Intervention de David Amiel

Réunion du mercredi 31 mai 2023 à 21h00
Commission des finances, de l'économie générale et du contrôle budgétaire

Photo issue du site de l'Assemblée nationale ou de WikipediaDavid Amiel, rapporteur spécial (Énergie, climat et après-mines, Service public de l'énergie et compte d'affectation spéciale Financement des aides aux collectivités pour l'électrification rurale) :

Je souhaite concentrer mon intervention sur la question de l'efficacité de MaPrimeRénov'. Comme vous le savez, sa création et l'augmentation considérable de son budget ont marqué ces dernières années une rupture historique dans les modalités de soutien des ménages à la rénovation énergétique. En quelque sorte, cela a permis de faire entrer la rénovation énergétique dans les mœurs, avec une augmentation très importante du nombre de bénéficiaires de rénovations, près de 670 000 pour l'année 2022, et une efficacité accrue des gestes par rapport aux dispositifs antérieurs, en particulier le crédit d'impôt pour la transition énergétique (CITE). Néanmoins, une accélération considérable de la rénovation est indispensable pour tenir nos objectifs de rénovation et de souveraineté énergétique. Madame la ministre, vous avez récemment évoqué le mur énergétique auquel nous faisons face. Dans cette optique, il faudra encore massifier notre accompagnement. Le premier élément qui ressort des auditions est qu'il faudra continuer à améliorer sa mise en œuvre. Ce dispositif doit continuer à être fiabilisé afin de pleinement pouvoir exploiter son succès.

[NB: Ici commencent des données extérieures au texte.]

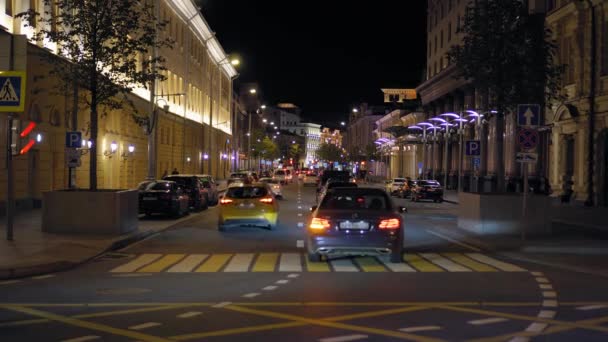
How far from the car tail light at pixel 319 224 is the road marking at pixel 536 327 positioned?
5.99m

Pour lutter contre la fraude, qui consiste notamment à usurper des identités de demandeurs ou d'entreprises, des contrôles renforcés ont été mis en œuvre par l'Agence nationale de l'habitat (Anah), avec toutefois des délais qui ont pu être allongés en conséquence. Je souhaite, Madame la ministre, pouvoir vous interroger sur la manière dont vous percevez ces efforts de lutte contre la fraude, mais aussi de simplification et de raccourcissement nécessaire des délais pour les entreprises et les ménages. Il faudra pouvoir poursuivre cette simplification et améliorer cet accompagnement.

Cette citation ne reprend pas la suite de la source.